**Task details**
Repeat the listing in full, preserving every character.

**Spatial question entries**

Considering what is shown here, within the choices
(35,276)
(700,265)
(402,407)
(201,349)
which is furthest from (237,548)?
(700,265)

**Expected output**
Considering what is shown here, within the choices
(35,276)
(700,265)
(402,407)
(201,349)
which is furthest from (237,548)?
(700,265)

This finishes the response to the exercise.